Der Unterhalt nach der Scheidung ist anders als der Unterhalt nach der Trennung. Geht es um den Ehegattenunterhalt nach der Scheidung, hat jeder Ehepartner seine eigene Sichtweise. Vielleicht glauben Sie, gar nicht genug einfordern zu können oder glauben umgekehrt, dass Ihrem Ehepartner weniger oder vielleicht auch gar nichts zusteht. Ihre Einstellung führt zwangsläufig zu Problemen. Sie provozieren Ihren Partner und schaffen die Voraussetzung, Ihren Unterhaltsrechtsstreit gerichtlich auszutragen. Unterhaltsprozesse sind langwierig, kostenträchtig und im Ergebnis kaum kalkulierbar.
Expertentipp: Wenn Sie sich dem Thema Unterhalt nach der Scheidung sachlich zuwenden, sollten Sie in der Lage sein, die Unterhaltsfrage im gegenseitigen Einvernehmen zu regeln. Sie profitieren dann auch davon, dass Sie Ihre Scheidung idealerweise einvernehmlich abwickeln. Die einvernehmliche Scheidung ist der optimale Weg, Ihre Ehe so kostengünstig, zügig und emotional schonend wie möglich abzuwickeln. Der nacheheliche Unterhalt sollte also auch einvernehmlich geklärt werden.
Nach der Scheidung sollten Sie auf eigenen Füßen stehen. Oft ist dies schwierig. Schließlich müssen Sie Ihren Haushalt jetzt alleine führen. Es gibt keinen Anspruch mehr darauf, weiter nach den ehelichen Lebensverhältnissen zu leben. Im günstigsten Fall sind Sie berufstätig und können sich mit Ihrem Einkommen zumindest über Wasser halten. Sie sind dann nicht bedürftig. Ihr Ehepartner ist nicht verpflichtet, Ihnen nachehelichen Unterhalt zu zahlen. Nur dann, wenn Sie finanziell bedürftig sind, haben Sie Anspruch auf Unterhalt nach der Scheidung.
Expertentipp: Hat Ihnen Ihr Ehepartner für den Zeitraum Ihrer Trennung Trennungsunterhalt gezahlt, endet Ihr Anspruch auf Trennungsunterhalt in dem Zeitpunkt, in dem die Scheidung rechtskräftig wird. Trennungsunterhalt hat eine andere Zielrichtung. Es geht darum, dass Sie wegen der Trennung nicht gleich in ein finanzielles Loch fallen und die Möglichkeit haben, sich auf die neue Situation einzustellen. Haben Sie beispielsweise in der Ehe die Kinder betreut und den Haushalt geführt, brauchen Sie nicht gleich wieder zu arbeiten, nur um sich selbst ernähren zu können. Auch wenn Sie bereits erwerbstätig waren, brauchen Sie nicht gleich voll ins Erwerbsleben zu starten. Vielmehr haben Sie in Ihrer Trennungsphase eine gewisse Übergangszeit, die es Ihnen ermöglicht, sich auf die Zeit nach der Scheidung vorzubereiten. Es kommt also nicht darauf an, dass Sie eine der Unterhaltstatbestände nachweisen, die Voraussetzung für den nachehelichen Unterhalt sind. Details dazu später.

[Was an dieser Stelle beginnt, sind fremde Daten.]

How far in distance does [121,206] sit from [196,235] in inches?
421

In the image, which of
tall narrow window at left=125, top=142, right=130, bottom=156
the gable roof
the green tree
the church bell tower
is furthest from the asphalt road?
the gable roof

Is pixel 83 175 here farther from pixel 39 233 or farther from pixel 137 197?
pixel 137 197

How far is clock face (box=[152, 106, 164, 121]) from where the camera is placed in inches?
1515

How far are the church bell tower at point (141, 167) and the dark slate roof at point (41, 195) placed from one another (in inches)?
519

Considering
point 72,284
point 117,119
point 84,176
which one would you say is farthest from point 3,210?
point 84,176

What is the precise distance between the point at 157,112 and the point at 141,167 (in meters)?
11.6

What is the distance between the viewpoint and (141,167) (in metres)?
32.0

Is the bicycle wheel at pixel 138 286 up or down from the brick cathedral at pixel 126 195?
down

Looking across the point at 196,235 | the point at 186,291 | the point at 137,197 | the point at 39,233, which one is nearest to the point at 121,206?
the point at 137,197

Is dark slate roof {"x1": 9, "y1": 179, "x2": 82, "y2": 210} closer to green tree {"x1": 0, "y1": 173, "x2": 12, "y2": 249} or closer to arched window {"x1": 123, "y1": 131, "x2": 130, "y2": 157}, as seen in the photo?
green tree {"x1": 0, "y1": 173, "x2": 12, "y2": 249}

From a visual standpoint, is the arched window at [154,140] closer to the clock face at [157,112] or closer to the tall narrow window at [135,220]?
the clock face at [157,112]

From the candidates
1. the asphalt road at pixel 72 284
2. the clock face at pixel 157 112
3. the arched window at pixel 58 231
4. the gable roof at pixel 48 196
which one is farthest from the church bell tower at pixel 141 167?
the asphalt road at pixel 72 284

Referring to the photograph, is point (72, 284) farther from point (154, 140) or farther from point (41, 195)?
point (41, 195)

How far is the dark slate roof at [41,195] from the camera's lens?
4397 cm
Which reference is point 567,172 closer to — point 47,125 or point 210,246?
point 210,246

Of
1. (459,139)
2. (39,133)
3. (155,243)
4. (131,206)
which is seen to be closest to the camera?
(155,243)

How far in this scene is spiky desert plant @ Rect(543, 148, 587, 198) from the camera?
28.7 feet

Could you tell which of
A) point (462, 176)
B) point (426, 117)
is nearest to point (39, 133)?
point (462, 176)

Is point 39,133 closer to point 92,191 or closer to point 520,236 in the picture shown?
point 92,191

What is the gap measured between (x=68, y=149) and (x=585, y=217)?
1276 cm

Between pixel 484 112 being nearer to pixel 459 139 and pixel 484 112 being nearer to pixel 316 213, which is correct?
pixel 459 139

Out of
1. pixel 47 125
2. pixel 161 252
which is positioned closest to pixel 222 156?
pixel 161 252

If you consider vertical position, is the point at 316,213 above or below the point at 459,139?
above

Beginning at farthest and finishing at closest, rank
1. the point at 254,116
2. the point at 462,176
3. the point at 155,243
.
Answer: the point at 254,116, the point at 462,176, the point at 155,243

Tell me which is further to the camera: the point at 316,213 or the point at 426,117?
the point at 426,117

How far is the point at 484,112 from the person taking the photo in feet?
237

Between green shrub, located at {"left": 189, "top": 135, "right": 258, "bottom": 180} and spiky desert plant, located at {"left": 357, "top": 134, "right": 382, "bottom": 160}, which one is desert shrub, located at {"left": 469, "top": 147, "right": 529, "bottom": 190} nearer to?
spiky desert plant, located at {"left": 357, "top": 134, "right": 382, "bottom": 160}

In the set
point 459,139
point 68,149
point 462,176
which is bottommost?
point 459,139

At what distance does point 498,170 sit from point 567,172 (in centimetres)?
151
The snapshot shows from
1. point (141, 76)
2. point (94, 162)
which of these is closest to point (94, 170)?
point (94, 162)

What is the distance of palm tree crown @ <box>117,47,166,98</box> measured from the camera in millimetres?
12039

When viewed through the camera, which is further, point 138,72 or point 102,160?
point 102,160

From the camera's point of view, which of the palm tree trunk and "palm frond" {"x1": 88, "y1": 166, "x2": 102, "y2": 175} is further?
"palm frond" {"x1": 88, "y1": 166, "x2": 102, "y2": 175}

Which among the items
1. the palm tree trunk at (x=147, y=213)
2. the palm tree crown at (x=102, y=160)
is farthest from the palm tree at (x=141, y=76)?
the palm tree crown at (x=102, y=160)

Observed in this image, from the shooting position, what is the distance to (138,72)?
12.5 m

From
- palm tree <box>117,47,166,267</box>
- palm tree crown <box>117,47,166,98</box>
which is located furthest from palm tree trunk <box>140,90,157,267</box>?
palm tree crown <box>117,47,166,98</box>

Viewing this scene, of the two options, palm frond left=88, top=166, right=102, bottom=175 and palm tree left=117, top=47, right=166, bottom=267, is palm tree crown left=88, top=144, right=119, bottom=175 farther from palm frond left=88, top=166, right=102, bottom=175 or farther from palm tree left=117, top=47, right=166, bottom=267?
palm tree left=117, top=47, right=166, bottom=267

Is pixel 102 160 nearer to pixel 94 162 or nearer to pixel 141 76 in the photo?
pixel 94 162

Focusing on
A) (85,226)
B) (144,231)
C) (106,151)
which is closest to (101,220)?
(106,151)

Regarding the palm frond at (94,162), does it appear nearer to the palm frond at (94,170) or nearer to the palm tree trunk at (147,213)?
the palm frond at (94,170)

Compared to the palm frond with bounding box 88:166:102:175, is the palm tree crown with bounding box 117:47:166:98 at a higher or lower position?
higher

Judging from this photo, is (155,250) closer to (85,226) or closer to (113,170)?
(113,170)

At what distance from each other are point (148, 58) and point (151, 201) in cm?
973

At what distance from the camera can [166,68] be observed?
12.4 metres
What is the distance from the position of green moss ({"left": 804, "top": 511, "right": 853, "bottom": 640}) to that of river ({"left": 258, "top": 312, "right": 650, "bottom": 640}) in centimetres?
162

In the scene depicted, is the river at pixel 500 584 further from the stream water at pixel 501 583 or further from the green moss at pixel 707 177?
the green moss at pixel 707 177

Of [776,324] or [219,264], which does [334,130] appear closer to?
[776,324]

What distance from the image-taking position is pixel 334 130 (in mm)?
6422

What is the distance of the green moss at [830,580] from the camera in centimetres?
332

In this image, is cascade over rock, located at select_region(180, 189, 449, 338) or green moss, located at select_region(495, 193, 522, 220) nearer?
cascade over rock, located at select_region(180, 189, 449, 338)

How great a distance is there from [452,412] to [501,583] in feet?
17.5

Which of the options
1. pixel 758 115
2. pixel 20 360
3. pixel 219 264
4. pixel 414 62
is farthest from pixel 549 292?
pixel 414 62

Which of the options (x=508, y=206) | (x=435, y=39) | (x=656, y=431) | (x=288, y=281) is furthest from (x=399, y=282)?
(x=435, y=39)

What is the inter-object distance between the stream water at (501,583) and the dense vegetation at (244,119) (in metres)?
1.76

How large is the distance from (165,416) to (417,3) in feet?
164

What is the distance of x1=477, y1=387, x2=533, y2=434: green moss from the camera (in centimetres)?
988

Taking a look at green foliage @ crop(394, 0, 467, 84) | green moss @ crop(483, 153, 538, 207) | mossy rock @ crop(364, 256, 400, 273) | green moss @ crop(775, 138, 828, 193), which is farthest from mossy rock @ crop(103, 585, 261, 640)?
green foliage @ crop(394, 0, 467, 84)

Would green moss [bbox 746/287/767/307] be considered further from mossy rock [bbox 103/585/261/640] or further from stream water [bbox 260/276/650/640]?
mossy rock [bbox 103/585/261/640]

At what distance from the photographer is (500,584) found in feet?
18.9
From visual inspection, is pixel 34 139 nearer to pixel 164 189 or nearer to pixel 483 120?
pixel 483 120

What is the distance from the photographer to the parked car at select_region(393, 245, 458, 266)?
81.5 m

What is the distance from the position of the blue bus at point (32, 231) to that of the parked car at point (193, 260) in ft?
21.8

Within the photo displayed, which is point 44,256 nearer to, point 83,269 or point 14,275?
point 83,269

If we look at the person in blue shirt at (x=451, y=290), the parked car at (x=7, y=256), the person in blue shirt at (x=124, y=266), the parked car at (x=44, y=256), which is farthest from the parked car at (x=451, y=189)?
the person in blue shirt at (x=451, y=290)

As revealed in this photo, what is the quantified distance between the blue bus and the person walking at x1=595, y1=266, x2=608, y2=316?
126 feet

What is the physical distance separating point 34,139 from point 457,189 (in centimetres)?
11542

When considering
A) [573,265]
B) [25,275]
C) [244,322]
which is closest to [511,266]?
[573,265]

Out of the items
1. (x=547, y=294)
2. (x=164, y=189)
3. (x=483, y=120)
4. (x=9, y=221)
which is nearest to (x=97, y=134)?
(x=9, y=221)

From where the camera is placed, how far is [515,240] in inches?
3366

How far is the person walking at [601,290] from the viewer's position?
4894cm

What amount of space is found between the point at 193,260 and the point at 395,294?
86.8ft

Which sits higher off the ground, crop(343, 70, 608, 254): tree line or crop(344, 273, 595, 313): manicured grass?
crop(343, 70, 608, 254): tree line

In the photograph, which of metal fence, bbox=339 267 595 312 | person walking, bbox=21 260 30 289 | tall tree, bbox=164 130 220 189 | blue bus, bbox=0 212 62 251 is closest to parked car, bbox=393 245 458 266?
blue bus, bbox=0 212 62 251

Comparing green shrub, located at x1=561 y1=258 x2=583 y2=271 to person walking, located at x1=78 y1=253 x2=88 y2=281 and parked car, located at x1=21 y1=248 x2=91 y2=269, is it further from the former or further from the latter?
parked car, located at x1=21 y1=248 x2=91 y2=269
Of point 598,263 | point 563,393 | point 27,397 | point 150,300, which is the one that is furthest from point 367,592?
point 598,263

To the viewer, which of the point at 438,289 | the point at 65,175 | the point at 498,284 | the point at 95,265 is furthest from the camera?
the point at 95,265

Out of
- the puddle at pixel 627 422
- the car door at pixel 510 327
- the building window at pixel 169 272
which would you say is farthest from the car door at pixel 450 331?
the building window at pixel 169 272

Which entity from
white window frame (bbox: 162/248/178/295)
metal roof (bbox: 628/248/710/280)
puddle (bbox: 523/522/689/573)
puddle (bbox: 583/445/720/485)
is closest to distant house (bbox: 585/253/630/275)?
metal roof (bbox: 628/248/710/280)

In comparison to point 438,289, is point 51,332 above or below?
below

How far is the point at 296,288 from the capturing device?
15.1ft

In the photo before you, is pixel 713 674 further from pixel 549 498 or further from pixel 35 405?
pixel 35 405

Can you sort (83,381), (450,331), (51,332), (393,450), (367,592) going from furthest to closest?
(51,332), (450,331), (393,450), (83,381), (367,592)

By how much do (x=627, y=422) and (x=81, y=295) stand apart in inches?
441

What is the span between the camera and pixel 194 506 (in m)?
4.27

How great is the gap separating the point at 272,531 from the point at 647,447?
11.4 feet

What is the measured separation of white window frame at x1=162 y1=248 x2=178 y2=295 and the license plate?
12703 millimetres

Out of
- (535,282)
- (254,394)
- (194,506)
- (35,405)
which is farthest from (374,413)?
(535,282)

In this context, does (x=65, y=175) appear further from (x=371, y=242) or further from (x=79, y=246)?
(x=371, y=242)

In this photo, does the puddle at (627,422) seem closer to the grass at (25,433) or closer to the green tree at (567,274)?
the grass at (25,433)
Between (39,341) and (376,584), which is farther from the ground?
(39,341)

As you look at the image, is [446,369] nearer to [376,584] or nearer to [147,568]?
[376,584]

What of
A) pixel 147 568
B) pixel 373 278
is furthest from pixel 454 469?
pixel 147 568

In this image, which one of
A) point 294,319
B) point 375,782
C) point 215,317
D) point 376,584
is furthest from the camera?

Ist Ihr Ehepartner bedürftig, sind Sie nach der Scheidung unterhaltspflichtig. Der Grund besteht darin, dass Sie sich auch mit der Scheidung nicht ohne Weiteres aus Ihrer ehelichen Verantwortung verabschieden können. Sie bleiben auch nach der Scheidung für Ihren Ehepartner verantwortlich. Da Sie einander geheiratet haben, haben Sie in der Sprache des Gesetzes „füreinander Verantwortung übernommen“, die auch nach der Scheidung fortwirkt. Insoweit war Ihre Ehe nicht nur eine Lebensgemeinschaft, sondern auch eine Schicksalsgemeinschaft.
Im Normalfall haben Sie Ihre Lebensführung aufeinander abgestimmt und die häuslichen Aufgaben verteilt. Soweit Ihr Ehepartner beispielsweise einen ausgeübten Beruf aufgegeben oder eine Berufsausbildung abgebrochen hat oder die Kinder und den Haushalt betreut hat, dürfen ihm/ihr daraus keine Nachteile erwachsen, wenn Ihre Ehe geschieden wird. Da dem Partner dadurch ehebedingte Nachteile erwachsen sind, sind Sie auch nach der Scheidung für den Lebensunterhalt Ihres Ehepartners verantwortlich. Es ist die Rede von der „nachehelichen Solidarität“.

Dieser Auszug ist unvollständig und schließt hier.